Скоро уже превратившаяся в ураган, борА стекала мощным потоком с гор, ослепляя защитников укреплений тучами песка и пыли. Стрелы и дротики воинов Арбогаста - вместо того, чтоб разить идущего на штурм врага - травинками взлетали в небо и уносились, незнамо куда.
Даже камни, сбрасываемые на головы атакующих, оказались вдруг совершенно бесполезны. Они летели и катились по непонятной, заданной ураганным ветром, траектории, не достигая своей цели.
Легионеры Феодосия, воодушевлённые Божьей помощью, стали брать укрепления противника одно за другим. Наконец, рухнул, под ударами баллист-онагров, острозубый палисад. Атакующие с победными криками устремились в брешь.
Это было начало конца. Конца Арбогаста, Евгения и - старых языческих богов.
Скоро уже воины Феодосия вздели на пику отрубленную голову незадачливого узурпатора и показали её ликующему войску.
Арбогаст сумел уйти в горы. Там, среди скал и камней, спустя два дня, всемогущий военачальник Рима заколол себя мечом. Как и все язычники, он не видел в этом греха. Сумевший уйти вовремя - свободен там, в навьем мире. Попавший же в плен - и после смерти остаётся невольником своего врага.
Теодорих не понаслышке знал, что такое горы. Три года народ его, запертый наглухо в ущелье Эпира, томился среди безжизненных скал и камней.
То были тяжёлые времена. Ромейский полководец Сабиниан окружил и разбил наголову войско Тевдимунда, брата Теодорихова, положил без счёту воинов его и пленил более пяти тысяч остроготов. Сам Тевдимунд спасся бегством, бросив дружину на погибель.
Теодорих же, с остатками войска и всем народом своим, спешно отступил в горный Эпир, загнав там сам себя в гигантский каменный мешок. Сабиниан быстро перекрыл все дороги и тропы - мышеловка захлопнулась.
Три года сидели готы в ловушке. Надежд на изволение не было. И только с известием о смерти Сабиниана воспряли духом воины Теодориха.
Сейчас, или никогда! Повёл свой народ на прорыв из страшного горного плена возмужавший остроготский король. Его дружинники дрались, как львы, понимая, что отступать нельзя.

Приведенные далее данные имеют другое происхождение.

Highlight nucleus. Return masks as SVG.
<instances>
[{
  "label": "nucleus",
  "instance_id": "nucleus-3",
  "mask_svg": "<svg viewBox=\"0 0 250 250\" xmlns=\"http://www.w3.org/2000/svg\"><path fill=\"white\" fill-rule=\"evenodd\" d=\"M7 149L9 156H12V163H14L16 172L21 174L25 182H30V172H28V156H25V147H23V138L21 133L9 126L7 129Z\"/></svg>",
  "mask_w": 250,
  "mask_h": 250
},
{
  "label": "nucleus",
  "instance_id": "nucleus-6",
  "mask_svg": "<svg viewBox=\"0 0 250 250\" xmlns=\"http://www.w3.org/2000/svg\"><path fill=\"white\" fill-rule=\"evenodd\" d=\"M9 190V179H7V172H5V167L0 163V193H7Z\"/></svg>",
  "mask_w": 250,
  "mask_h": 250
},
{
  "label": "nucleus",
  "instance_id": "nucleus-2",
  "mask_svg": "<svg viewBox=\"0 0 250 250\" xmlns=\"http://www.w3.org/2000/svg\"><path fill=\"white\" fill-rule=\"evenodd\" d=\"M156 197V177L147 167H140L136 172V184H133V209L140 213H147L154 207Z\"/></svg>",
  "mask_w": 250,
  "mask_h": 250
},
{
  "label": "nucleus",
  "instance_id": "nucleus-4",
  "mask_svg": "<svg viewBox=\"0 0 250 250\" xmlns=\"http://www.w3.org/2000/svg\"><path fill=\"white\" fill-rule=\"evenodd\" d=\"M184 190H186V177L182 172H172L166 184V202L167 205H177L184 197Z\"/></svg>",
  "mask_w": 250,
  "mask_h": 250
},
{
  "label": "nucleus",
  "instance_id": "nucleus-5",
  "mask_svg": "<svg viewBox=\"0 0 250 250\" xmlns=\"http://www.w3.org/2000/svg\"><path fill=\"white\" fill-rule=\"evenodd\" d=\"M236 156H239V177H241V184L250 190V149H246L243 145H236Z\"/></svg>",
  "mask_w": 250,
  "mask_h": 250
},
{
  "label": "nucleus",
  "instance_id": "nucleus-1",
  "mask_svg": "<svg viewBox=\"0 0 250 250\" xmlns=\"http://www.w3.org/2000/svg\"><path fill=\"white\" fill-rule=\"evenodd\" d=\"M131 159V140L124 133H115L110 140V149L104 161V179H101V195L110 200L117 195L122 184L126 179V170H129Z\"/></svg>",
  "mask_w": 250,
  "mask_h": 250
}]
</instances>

В повозках и походных телегах, буквально дышали в спину отчаявшимся воинам - их несытые дети, измождённые женщины, обессилевшие старики. Позади оставалась голодная смерть и многие сотни могил сородичей.
Господь ли попустил, старые ли боги помогли - но они вырвались. Ибо побеждает храбрый.
Много чего узнал народ остроготов за время трёхлетнего сидения в каменном мешке. Научились читать язык птиц и шёпот трав их женщины. Будь то игра облаков на небе, или волчий вой в горах, а, может быть, шорох листьев.... Выдавали горы свои тайны тем, кто ведает. Имеющий уши - услышит, имеющий очи - узрит.
Подступая неспешно к аквилейской низине, король остроготов всё чаще смотрел на небо. Но не знамения Божьего ожидал честолюбивый варвар.
Горы, взявшие когда-то у народа Теодориха богатую жертву, нашептали знающим: скоро прилетит Вихрь Безумия. Тот самый Ветер, называемый латинами и ромеями Варварским, что сгубил век назад рати Арбогаста.